The light receiving unit 40 is positioned in the Y-axis direction relative to the light emitting unit 20, and thus constitutes the optical unit 2 jointly with the light emitting unit 20, which is displaced in the Z-axis direction from the scanning mirror 32. The light receiving unit 40 has a light-receiving lens module 42 and a light-receiving detection module 45, as shown in FIG. 1. The light-receiving lens module 42 is built in a structure in which at least one light-receiving lens 420 is held by the housing unit 1 via a lens barrel 421. At least one light-receiving lens 420 is mainly made of a light-transmitting base material such as resin or glass, and is formed into a lens shape according to the optical effect to be exerted. The light-receiving lens 420 exerts an optical action so that the reflected beam RB from the scanning mirror 32 is formed into an image to the light-receiving detection module 45. The light-receiving lens 420 is positioned in the lens barrel 421 with a light-shielding property, formed, for example, of metal or resin.

The light-receiving lens module 42 is misaligned in the Z-axis direction with the light-receiving detection module 45 to form a light-receiving axis ROA in the housing chamber 10 in the housing unit 1 as shown in FIGS. 1, 2. The light-receiving optical axis ROA of the light-receiving lens module 42 is displaced in the Y-axis direction relative to the projection optical axis POA of the projection lens module 26. As a result, the reflected beam RB, which is reflected from the mirror surface 33 of the scanning mirror 32 and is displaced in the Y-axis direction from the projected beam PB, is guided along the light-receiving axis ROA by optical action from the light-receiving lens module 42. The reflected beam RB is thereby received by the light-receiving detection module 45 in the housing chamber 10.

A footprint PF of an optical path PL formed by the projected beam PB and a footprint RF of an optical path RL formed by the reflected beam RB form an overlapping area SA that partially overlaps in the Y-axis direction over a driving range of the scanning mirror 32 in the housing chamber 10. Here, the footprints PF, RF of the projected beam PB and the reflected beam RB are designed to partially overlap each other on at least one of sides of the housing chamber 10 and the exterior world of the translucent window 16. The translucent window 16 is thereby located within the footprint PF, RF of each optical path PL, RL in the housing chamber 10 and exhibits translucent characteristics between the outside world and the housing chamber 10 for each beam PB, RB. In the above, the footprints PF, RF refer to spatial areas where the optical paths PL, RL, which are the trajectories of beams PB, RB, respectively, in detection control Cd described below, can be formed over the driving range of the scanning mirror 32.

EXERCISE OBJECTIVE:
Transcribe the passage of the optical unit text between "The light-receiving lens module 42 is misaligned" and "45 in the housing chamber 10.", inclusive, word for word.

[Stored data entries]
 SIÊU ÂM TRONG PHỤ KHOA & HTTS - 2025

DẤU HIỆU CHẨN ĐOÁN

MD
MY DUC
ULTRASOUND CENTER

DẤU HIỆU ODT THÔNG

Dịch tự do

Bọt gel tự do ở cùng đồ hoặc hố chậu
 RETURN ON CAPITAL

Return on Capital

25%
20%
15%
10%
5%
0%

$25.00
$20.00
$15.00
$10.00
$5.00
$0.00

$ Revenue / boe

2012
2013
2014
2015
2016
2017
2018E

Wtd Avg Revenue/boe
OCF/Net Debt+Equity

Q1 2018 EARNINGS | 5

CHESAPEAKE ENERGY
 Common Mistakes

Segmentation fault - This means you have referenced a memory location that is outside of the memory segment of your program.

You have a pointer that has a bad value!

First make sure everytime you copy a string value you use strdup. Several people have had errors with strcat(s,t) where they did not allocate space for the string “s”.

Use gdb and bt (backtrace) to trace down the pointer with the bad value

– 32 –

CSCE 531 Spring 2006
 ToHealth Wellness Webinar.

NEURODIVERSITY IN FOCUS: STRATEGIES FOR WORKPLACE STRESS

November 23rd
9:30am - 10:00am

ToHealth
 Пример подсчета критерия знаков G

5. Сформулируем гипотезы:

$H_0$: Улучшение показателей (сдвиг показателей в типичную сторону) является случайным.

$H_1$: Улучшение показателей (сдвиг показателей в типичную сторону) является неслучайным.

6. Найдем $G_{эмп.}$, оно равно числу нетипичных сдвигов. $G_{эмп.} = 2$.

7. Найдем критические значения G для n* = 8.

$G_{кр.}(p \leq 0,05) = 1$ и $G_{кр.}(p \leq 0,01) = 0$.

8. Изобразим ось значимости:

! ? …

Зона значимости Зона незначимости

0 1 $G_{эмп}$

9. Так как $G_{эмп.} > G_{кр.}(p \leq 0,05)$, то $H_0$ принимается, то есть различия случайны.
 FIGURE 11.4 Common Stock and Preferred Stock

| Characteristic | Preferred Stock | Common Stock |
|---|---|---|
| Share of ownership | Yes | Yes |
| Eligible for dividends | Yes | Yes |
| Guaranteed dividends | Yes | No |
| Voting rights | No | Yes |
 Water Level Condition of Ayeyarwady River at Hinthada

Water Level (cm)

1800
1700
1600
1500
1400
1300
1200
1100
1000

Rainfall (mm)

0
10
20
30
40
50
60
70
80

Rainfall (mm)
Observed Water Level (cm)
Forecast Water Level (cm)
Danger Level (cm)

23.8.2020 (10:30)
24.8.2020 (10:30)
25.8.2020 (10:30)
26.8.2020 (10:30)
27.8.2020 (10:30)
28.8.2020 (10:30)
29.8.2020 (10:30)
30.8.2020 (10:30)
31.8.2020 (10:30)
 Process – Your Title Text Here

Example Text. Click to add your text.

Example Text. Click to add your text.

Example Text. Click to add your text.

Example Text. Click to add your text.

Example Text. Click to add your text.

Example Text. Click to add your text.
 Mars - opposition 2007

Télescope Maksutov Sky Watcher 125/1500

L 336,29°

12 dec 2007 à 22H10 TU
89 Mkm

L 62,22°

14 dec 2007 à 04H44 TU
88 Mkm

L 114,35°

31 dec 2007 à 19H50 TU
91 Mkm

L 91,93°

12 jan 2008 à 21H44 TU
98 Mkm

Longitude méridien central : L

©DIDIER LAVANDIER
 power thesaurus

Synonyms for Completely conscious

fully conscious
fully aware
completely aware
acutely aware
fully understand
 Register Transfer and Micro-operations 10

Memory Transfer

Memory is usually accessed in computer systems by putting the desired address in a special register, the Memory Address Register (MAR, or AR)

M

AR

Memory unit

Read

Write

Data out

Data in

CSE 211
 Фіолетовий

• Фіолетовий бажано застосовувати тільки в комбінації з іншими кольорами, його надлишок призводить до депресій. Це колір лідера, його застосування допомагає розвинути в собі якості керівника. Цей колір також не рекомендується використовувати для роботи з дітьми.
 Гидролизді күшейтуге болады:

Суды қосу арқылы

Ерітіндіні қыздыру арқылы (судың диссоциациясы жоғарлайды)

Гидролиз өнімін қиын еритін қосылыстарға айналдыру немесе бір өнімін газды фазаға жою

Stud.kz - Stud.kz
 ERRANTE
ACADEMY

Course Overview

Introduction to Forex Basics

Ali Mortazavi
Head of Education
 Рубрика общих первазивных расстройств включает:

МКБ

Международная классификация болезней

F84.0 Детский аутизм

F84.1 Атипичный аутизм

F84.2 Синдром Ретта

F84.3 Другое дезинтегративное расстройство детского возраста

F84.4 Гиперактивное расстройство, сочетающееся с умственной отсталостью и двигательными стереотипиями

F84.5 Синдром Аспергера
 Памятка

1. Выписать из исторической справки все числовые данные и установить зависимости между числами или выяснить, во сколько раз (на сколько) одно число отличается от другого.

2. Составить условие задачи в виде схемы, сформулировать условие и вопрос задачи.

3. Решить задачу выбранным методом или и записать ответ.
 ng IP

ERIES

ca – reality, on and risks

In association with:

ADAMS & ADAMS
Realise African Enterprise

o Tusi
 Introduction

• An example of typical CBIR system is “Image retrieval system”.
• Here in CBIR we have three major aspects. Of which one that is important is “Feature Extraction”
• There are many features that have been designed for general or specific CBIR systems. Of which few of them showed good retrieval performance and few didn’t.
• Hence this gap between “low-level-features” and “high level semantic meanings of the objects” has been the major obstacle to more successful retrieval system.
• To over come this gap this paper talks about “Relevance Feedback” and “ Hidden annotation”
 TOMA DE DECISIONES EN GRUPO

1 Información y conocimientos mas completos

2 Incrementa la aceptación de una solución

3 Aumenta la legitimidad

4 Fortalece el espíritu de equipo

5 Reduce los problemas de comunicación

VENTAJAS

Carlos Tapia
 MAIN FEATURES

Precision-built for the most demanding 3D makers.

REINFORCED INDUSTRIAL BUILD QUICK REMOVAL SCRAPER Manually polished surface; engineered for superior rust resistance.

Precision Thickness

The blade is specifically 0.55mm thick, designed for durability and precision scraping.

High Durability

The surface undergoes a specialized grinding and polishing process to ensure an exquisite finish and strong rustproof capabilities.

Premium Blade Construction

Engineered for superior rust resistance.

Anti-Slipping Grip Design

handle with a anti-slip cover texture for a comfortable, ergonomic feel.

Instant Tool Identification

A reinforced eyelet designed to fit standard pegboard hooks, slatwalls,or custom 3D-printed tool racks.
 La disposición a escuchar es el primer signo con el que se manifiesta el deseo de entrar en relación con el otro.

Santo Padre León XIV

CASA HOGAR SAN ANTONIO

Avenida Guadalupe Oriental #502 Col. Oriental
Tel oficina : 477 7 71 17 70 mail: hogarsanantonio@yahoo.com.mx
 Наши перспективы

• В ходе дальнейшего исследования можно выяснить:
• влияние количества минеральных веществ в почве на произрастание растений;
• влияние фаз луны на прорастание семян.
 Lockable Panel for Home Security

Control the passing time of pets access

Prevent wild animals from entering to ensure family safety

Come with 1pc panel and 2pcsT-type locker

EXERCISE RESPONSE:
The light-receiving lens module 42 is misaligned in the Z-axis direction with the light-receiving detection module 45 to form a light-receiving axis ROA in the housing chamber 10 in the housing unit 1 as shown in FIGS. 1, 2. The light-receiving optical axis ROA of the light-receiving lens module 42 is displaced in the Y-axis direction relative to the projection optical axis POA of the projection lens module 26. As a result, the reflected beam RB, which is reflected from the mirror surface 33 of the scanning mirror 32 and is displaced in the Y-axis direction from the projected beam PB, is guided along the light-receiving axis ROA by optical action from the light-receiving lens module 42. The reflected beam RB is thereby received by the light-receiving detection module 45 in the housing chamber 10.